“The mistake I made, as the head of the company, was to expand outside of Michigan, using debt to do it,” Sellers told Crain’s in an interview earlier. this month. “I mistakenly thought that because the brand was so popular in Michigan and it would translate very easily in other states. And what we found out was that in other states we were just seen as just another chain. While in Michigan, we were considered a hometown hero, like Bob Seger. “
At the time of filing for bankruptcy in June 2020, after the COVID pandemic began to wreak havoc on the economy, particularly in the service sector, BarFly said it had between $ 1 million and $ 10 million in assets and liabilities of between $ 10 million and $ 50 million. million. The landlords had started suing the business for non-payment of rent, as Crain’s reported at the time.
HopCat had started closing locations even before the bankruptcy, including in the Lincoln Park neighborhood of Chicago and Royal Oak, which closed in May 2020 after negotiations with its owner failed.
For Travis Baldwin, co-founder and director of Dallas-based investment firm Congruent Investment Partners LLC, the mistakes the sellers acknowledged were also apparent.
“Mistakes were made,” Baldwin told Crain’s. “(HopCat) grew too far from the state, (and) got too far from the bread and butter they were targeting.”
HopCat has kept two locations open outside of Michigan, Indianapolis and Lincoln, Neb.
Granted, HopCat and the other BarFly restaurants that were bought out by the bankruptcy – Stella’s Lounge and Grand Rapids Brewing Company, both located in downtown Grand Rapids – were already facing huge headwinds.

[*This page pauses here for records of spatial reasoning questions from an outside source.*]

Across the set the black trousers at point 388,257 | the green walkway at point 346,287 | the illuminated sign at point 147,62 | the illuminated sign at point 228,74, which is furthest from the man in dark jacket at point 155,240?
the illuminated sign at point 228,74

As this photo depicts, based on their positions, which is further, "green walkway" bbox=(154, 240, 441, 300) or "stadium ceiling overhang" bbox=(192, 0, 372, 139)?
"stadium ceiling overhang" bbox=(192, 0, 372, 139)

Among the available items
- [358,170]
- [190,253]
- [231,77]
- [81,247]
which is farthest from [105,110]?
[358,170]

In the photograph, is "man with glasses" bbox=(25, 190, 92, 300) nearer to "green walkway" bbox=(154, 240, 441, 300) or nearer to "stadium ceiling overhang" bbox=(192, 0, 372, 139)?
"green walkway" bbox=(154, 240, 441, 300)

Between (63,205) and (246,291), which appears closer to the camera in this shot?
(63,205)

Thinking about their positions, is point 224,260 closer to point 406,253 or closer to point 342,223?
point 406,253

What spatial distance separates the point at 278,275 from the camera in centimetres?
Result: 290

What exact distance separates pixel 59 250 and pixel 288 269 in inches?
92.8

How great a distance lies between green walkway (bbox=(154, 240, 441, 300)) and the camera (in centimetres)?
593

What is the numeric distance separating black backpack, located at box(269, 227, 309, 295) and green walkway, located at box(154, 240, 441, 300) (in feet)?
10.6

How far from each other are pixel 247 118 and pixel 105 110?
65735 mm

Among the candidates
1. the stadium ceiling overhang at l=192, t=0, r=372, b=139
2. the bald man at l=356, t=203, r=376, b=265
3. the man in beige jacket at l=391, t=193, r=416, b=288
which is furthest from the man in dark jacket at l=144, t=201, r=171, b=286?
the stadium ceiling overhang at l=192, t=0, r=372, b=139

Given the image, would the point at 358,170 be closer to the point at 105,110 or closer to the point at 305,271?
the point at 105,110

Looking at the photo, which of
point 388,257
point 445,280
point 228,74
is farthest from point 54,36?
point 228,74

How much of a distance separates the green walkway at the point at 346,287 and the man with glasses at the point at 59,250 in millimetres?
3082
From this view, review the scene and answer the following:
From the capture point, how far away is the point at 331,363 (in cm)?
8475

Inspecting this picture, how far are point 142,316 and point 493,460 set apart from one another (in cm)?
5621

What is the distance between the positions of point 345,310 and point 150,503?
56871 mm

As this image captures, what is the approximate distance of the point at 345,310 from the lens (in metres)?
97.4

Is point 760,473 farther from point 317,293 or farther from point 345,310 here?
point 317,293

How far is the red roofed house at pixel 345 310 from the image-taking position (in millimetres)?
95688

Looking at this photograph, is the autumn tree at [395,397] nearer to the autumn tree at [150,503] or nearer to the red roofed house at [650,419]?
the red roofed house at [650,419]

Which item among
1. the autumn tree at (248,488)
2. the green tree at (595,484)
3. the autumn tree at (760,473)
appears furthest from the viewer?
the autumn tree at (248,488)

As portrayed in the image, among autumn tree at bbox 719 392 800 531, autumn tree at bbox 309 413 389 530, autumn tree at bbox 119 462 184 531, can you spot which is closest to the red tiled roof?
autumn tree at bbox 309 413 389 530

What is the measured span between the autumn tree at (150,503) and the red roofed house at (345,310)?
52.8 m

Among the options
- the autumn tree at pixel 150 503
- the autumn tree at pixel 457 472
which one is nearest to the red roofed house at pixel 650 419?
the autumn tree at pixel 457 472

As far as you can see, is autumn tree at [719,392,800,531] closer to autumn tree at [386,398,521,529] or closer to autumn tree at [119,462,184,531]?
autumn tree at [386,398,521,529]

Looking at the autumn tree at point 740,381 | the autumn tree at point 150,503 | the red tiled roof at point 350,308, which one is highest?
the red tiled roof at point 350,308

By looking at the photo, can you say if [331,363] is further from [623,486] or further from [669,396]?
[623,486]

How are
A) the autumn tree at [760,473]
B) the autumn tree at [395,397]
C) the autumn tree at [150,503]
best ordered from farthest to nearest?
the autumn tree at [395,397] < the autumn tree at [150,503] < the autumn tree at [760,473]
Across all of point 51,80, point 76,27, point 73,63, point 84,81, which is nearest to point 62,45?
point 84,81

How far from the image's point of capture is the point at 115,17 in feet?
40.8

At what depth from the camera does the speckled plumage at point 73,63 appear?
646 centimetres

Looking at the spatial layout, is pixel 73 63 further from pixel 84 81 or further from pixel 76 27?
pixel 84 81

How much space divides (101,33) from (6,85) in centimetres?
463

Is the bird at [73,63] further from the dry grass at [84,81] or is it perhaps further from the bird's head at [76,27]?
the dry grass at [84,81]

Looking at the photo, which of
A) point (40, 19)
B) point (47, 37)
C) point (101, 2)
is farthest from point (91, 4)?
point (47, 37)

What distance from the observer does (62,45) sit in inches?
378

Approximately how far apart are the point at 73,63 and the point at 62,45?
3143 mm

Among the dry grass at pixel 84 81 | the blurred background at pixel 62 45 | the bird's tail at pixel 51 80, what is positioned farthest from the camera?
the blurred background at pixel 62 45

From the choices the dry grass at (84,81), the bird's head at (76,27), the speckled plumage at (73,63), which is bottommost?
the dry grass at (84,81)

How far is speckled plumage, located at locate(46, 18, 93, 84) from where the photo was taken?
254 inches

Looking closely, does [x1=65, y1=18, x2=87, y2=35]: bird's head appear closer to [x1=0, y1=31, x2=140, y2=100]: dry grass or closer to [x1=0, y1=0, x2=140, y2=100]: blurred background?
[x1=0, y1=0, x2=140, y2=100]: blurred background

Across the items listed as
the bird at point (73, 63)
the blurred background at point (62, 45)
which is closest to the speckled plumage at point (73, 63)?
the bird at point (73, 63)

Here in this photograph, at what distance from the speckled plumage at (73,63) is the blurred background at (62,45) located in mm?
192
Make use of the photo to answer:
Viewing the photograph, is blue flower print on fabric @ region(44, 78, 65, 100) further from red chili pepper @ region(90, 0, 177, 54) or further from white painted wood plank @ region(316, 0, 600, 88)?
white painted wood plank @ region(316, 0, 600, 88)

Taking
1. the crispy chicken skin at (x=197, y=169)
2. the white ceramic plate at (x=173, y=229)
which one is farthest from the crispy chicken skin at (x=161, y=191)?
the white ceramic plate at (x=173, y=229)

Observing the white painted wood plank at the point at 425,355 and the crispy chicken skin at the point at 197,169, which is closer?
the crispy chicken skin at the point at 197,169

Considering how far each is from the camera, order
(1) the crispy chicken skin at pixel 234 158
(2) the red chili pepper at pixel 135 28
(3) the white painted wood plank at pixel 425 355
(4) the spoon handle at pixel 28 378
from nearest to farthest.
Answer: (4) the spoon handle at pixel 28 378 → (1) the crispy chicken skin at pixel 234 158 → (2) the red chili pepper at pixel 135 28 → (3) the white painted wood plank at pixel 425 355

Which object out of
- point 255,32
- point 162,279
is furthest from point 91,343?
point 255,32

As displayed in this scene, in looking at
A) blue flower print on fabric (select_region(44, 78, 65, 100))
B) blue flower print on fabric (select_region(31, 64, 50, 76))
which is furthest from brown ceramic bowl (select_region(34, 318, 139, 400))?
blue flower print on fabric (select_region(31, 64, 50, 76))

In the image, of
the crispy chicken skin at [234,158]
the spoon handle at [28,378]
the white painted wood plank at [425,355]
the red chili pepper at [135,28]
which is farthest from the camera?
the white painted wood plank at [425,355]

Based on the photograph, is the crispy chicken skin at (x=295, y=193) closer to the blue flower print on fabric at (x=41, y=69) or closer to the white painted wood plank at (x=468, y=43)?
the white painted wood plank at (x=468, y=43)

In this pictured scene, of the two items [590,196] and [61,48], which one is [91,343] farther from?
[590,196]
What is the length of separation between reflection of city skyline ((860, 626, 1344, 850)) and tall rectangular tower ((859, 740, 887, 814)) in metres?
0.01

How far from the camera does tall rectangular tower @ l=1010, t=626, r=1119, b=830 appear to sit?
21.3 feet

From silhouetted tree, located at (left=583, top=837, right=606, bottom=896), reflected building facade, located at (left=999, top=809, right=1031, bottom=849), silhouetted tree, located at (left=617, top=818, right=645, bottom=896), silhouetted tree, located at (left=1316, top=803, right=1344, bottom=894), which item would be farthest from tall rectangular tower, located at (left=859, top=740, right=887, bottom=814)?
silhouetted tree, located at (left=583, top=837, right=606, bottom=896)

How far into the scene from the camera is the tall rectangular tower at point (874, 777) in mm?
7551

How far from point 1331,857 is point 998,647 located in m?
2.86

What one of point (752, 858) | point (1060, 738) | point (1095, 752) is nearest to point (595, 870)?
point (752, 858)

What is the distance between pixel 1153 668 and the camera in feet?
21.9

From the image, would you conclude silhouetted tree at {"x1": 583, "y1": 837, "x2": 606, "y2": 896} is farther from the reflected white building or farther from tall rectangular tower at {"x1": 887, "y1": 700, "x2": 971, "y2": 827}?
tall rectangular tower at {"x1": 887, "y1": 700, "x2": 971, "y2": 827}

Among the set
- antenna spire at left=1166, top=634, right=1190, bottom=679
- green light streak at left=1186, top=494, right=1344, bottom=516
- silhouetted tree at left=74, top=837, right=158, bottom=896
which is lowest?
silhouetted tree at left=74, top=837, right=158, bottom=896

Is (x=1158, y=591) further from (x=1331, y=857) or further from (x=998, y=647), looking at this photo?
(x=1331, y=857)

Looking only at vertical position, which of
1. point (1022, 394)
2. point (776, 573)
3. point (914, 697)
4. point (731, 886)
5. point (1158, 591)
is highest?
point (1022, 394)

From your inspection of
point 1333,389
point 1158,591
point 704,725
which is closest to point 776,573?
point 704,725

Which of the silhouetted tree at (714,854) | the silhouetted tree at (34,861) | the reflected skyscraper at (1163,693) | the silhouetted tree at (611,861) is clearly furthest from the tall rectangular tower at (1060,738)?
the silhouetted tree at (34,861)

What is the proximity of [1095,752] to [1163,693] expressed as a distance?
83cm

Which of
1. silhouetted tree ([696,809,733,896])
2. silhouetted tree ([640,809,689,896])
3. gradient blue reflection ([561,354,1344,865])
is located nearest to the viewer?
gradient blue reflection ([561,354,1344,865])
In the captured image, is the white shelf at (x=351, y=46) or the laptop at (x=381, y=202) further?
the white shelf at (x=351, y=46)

Michigan restaurants have faced more than 460 days of “closure, capacity restrictions and heavy regulatory control that have forced more than one in six Michigan restaurants to close their doors for good,” according to a statement by June from Justin Winslow, president and CEO of the Michigan Restaurant and Accommodation Association, based in Lansing.
Lidvall, a restaurant industry veteran who was named CEO of BarFly after its takeover, acknowledged the headwinds but noted that restaurant employee morale remained high despite all the uncertainty.
Like many other industries, Lidvall highlighted supply chain “disruption” and tight labor market as the most serious challenges the company currently faces. On the first point, Lidvall said the prices of commodities and supplies were slowly rising, and the labor shortage was particularly acute in the western part of the state, near the base of operations. by HopCat.